Dès lors, le bénévole doit tenir une juste comptabilité entre ce qu'il entend donner de lui et ce qu'il espère, ou fantasme, pouvoir recevoir. Il me semble légitime que le don de soi s'accompagne d'une contrepartie personnelle. Croire que l'on se donne en "pure perte", sans contrepartie, relève d'une vision du bénévolat qui se confondrait avec le "tout amour". Je crois précisément que les associations doivent tenir le candidat bénévole à l'écart de cette tentation. Etre volontaire ne signifie pas fusionner avec les bénéficiaires ni vouloir leur donner par amour, par trop plein de vertus, ce qu’il n'a pas lui-même désiré ou demandé. Toutefois, il faut bien une capacité à aimer pour se donner aux autres ou simplement à une tâche associative, même si elle garde la rencontre en face-à-face à distance.

Chacun doit pouvoir trouver la place qui lui convient au sein du mouvement associatif sans qu'aucune idéalisation ne définisse à votre place ce qui est bien et ce qui ne l'est pas.
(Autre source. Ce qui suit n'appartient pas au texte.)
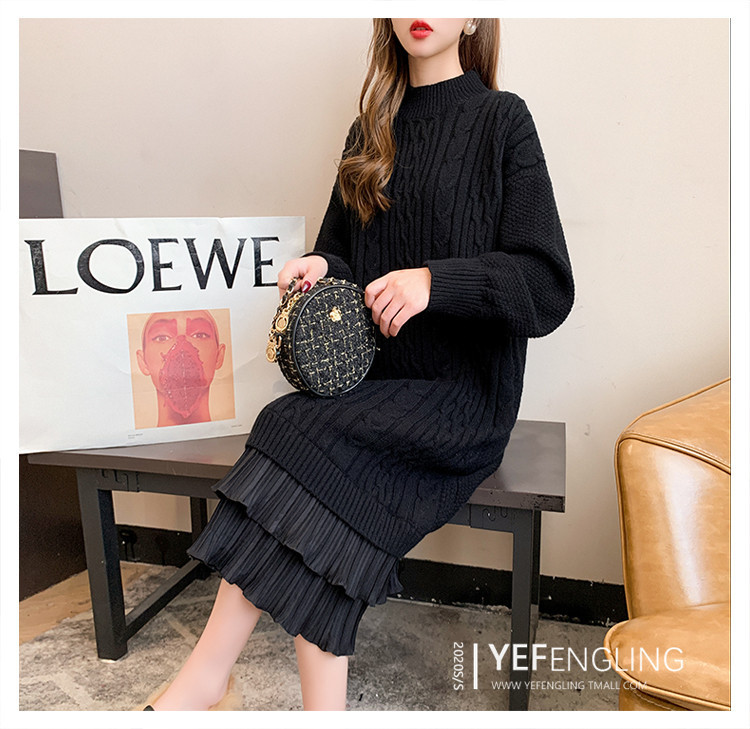 Knee-length woolen dress for women, with a loose and laid-back style of patchwork and twisted patterns, is a new thick knitted dress for autumn and winter 2020 pic 2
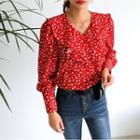 Frilled-detail Floral Print Blouse Red - One Size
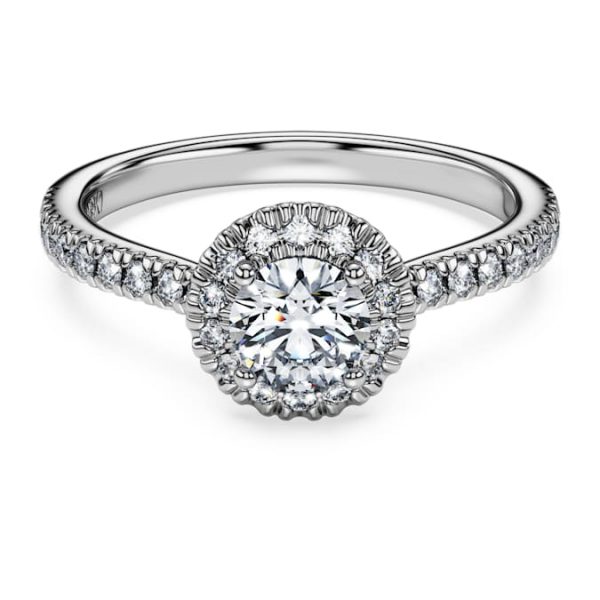 Eternity halo solitaire ring Lab-grown diamonds 0.8 ct tw, Round shape, 14K white gold - Image 2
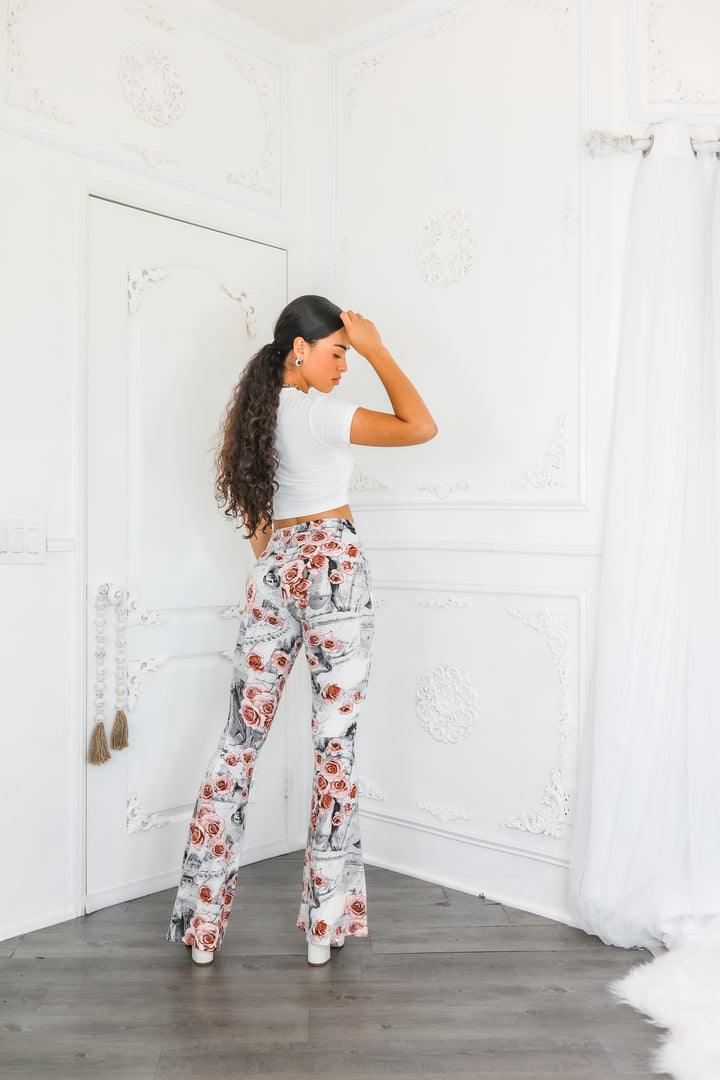 Floral Art Print Bell Bottom Pants – Vintage Rose Vibe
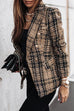 Margovil Double Breasted Open Front Plaid Blazer Jacket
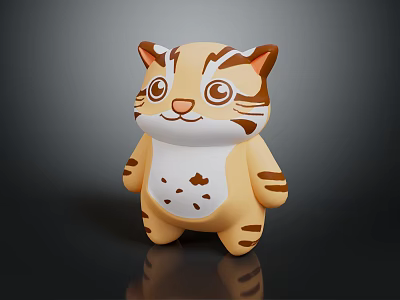 Cute Cartoon Style Cat Sculpture With Brown White Stripes And Adorable Decorative Design 3d model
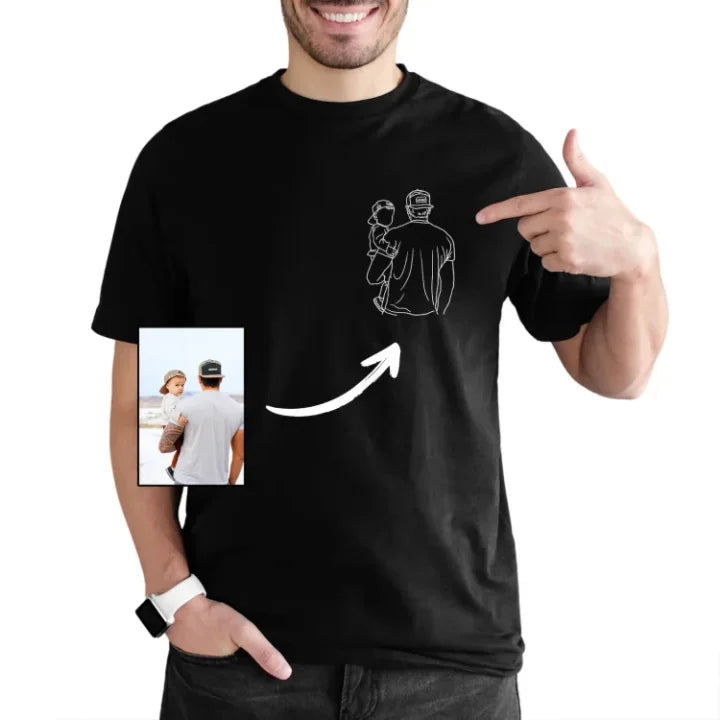 Personalisiertes Foto-Shirt für Papa, Vatertags-T-Shirt, personalisiertes Papa-Portrait-Shirt, Vatertagsgeschenke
Cependant, il est clair que le bénévolat ne peut se faire sans une juste compréhension des valeurs éthiques et déontologiques qui nous poussent à vouloir faire "le bien d'autrui". Car, à y bien réfléchir, vouloir faire le bien n'est ni naturel ni évident. C'est tout au contraire un effort, qui trouve sa racine en nous, parfois pour nous réparer de nos propres souffrances passées ou présentes, mais qui ne doit jamais être mis au service de nous-mêmes pour se substituer à notre besoin personnel d'être aimé pour nous. Je veux dire que le bénévolat ne doit pas servir en priorité notre propre besoin d'aller mieux, mais qu’il contribue, par une marche commune dans laquelle le bénévole accompagne l'usager, à un chemin où chacun trouve son propre paysage.

Encore faut-il que le bénévole ne veuille pas imposer à l'usager une représentation du monde qui serait supposée meilleure parce qu’elle est la nôtre. Pour travailler avec des gens en situation extrêmement précaire, je constate chaque jour les richesses insoupçonnées qu'ils recèlent, et leur droit profond et essentiel de refuser certaines formes de bien qu'on voudrait leur imposer sans respect pour leur propre univers. Ne leur faisons pas l'offense de croire que, parce qu'ils sont handicapés, malades, pauvres et affamés... ils seraient de surcroît dépourvus de ressources psychologiques et affectives.